EXERCISE REQUIREMENTS:
Count the lines of the records that contain the string "masks". Give only the number.

________

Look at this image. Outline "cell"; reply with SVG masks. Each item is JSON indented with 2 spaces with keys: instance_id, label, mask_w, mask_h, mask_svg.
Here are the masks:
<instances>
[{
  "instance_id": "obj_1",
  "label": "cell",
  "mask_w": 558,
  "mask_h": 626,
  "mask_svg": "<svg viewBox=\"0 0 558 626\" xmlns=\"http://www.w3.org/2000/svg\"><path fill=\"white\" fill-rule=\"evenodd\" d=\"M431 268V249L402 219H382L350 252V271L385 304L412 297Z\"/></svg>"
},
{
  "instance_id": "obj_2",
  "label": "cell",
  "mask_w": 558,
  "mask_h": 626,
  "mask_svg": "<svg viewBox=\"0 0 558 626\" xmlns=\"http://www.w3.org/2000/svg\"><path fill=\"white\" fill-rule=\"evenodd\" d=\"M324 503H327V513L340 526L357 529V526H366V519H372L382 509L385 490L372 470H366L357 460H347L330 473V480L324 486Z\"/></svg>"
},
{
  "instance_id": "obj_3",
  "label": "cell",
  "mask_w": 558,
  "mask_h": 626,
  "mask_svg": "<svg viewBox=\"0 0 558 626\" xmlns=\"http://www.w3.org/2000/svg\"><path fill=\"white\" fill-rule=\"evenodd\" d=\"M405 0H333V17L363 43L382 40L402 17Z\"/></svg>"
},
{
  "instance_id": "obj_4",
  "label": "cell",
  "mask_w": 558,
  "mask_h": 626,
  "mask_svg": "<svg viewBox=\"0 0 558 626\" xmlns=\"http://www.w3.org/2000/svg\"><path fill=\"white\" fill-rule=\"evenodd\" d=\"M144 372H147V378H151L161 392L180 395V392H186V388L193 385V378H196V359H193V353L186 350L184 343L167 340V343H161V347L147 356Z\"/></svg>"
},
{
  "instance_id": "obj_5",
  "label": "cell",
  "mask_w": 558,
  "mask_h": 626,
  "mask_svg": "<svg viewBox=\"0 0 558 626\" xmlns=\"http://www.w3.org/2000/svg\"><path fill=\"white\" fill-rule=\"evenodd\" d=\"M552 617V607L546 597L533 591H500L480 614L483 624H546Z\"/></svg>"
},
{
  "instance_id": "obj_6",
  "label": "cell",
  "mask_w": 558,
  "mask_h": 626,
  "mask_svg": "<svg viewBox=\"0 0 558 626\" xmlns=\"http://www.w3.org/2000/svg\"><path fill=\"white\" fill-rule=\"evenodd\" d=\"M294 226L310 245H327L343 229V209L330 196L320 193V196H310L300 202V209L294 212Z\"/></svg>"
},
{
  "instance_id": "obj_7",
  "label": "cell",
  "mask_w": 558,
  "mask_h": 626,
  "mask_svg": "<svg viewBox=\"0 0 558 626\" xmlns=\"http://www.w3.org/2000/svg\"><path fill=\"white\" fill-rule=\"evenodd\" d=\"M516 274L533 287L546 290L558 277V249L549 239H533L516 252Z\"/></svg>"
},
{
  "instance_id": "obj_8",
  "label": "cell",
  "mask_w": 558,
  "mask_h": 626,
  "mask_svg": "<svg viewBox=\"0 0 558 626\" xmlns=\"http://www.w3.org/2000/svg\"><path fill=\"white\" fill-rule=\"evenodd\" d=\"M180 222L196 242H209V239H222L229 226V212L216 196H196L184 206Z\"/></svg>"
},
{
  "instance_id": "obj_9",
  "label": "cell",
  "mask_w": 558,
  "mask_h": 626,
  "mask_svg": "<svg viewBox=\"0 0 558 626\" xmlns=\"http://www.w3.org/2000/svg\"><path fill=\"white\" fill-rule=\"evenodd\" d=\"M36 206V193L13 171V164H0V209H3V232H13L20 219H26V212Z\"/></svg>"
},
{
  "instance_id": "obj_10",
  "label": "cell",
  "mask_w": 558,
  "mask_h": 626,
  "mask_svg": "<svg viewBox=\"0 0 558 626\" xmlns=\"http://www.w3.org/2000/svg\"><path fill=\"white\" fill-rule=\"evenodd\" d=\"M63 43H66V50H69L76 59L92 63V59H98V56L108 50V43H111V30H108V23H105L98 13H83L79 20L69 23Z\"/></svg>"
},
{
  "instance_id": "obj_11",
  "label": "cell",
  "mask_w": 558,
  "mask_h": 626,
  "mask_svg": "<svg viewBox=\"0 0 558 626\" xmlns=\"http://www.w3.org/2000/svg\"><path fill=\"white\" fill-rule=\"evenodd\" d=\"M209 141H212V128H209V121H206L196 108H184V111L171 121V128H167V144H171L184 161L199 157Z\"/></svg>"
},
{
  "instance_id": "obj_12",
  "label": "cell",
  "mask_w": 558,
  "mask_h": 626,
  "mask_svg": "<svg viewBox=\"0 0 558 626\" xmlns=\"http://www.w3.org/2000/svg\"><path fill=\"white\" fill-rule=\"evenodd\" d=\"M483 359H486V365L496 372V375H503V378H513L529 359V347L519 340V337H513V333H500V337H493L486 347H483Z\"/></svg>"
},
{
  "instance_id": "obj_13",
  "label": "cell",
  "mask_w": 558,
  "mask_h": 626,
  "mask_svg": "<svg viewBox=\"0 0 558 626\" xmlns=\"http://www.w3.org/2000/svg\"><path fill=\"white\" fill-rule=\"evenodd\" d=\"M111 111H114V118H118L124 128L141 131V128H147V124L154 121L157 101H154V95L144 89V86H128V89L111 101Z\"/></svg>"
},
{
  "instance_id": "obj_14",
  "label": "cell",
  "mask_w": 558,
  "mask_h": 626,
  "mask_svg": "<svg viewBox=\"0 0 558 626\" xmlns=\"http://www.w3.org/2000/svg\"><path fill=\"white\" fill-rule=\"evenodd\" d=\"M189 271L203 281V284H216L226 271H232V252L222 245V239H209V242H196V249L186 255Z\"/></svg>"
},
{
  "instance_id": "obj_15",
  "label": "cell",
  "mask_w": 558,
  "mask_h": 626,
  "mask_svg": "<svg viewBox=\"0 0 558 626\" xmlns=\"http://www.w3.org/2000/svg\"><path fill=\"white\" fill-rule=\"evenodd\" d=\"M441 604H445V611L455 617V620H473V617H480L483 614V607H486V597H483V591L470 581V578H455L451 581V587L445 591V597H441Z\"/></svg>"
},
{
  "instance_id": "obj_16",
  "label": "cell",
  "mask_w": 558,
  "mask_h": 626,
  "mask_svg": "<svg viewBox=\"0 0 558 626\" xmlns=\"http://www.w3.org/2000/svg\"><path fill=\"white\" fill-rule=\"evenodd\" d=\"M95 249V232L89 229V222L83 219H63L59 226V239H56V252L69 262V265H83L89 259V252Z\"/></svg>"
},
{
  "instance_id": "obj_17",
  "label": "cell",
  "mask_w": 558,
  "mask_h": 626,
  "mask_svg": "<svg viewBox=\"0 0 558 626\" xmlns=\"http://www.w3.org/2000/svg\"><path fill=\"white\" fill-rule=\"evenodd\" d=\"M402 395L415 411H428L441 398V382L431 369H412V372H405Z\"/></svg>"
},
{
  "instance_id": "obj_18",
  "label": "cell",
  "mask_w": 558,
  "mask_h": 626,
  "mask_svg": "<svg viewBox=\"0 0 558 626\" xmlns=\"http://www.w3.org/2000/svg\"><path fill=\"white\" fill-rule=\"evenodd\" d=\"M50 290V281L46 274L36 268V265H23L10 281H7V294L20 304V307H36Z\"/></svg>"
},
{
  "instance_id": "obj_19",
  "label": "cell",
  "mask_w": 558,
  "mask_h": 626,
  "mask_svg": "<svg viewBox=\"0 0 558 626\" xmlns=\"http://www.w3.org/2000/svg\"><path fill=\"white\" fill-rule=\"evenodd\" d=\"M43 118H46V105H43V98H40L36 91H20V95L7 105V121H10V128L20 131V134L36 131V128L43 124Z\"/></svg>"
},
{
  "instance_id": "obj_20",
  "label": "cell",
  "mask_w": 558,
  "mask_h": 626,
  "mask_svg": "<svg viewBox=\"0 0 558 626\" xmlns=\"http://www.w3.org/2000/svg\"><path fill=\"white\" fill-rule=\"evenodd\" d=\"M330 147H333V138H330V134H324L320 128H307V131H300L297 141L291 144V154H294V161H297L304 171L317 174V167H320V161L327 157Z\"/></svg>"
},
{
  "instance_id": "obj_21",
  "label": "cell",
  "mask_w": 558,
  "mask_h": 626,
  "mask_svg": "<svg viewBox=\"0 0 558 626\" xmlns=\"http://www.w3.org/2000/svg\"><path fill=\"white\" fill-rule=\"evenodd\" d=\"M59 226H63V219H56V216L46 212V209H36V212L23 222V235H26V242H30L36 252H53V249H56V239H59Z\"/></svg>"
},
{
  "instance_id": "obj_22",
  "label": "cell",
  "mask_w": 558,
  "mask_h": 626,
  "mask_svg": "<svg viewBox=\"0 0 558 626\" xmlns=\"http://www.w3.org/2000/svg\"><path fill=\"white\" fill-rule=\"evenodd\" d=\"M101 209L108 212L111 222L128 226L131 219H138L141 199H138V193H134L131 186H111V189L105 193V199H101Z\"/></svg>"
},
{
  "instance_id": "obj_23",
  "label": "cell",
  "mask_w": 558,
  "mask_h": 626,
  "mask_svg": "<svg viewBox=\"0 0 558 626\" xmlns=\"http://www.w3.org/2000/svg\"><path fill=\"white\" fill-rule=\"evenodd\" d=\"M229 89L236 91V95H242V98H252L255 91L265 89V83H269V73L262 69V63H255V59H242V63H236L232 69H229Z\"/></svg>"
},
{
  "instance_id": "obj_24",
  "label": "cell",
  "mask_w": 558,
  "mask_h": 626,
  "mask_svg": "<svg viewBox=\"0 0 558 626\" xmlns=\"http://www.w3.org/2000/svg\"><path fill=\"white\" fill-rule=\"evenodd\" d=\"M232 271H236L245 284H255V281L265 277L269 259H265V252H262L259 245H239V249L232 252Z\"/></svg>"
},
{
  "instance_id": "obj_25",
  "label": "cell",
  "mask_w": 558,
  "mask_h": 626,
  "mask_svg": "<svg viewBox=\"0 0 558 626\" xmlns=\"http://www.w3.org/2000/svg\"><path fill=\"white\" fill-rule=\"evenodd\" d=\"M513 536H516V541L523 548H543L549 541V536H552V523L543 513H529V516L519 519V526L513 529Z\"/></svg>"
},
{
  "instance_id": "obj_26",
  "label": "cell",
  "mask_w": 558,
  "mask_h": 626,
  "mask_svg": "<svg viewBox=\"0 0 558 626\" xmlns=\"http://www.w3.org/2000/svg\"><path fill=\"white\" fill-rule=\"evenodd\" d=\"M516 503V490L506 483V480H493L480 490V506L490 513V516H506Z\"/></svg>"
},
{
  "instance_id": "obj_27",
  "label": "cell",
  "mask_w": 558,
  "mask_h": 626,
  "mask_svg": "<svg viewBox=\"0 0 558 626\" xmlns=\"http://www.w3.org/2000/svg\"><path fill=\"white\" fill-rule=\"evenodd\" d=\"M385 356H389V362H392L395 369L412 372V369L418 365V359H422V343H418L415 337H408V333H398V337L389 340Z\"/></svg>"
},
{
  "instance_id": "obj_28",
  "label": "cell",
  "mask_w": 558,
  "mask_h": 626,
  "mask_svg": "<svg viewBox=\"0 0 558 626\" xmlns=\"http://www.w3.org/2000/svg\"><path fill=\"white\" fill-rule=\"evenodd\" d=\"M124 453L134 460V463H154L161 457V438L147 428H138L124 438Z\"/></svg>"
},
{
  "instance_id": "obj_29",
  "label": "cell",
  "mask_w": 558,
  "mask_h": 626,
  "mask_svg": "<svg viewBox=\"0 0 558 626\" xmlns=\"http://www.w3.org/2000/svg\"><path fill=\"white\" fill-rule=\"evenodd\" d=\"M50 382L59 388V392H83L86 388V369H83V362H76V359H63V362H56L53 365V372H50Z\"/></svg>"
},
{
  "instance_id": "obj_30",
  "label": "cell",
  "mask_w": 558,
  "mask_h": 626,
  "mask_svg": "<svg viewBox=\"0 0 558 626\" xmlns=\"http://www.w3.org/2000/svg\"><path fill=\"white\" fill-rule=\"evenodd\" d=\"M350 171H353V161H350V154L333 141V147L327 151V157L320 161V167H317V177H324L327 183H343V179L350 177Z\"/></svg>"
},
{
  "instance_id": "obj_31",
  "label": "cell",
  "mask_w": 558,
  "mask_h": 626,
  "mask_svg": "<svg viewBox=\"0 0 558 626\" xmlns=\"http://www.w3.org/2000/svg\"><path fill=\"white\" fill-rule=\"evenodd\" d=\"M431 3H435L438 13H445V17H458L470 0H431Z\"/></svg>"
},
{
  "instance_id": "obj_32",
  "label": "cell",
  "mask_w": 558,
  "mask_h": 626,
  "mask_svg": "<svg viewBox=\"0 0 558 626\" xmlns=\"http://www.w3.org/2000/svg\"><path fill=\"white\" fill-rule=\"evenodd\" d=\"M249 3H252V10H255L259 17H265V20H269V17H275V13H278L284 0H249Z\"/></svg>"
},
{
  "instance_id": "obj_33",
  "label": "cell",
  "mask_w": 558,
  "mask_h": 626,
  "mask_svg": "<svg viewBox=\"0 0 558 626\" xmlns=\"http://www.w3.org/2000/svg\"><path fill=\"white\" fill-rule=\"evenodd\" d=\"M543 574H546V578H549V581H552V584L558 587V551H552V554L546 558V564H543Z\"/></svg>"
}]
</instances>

________

WRITTEN SOLUTION:
2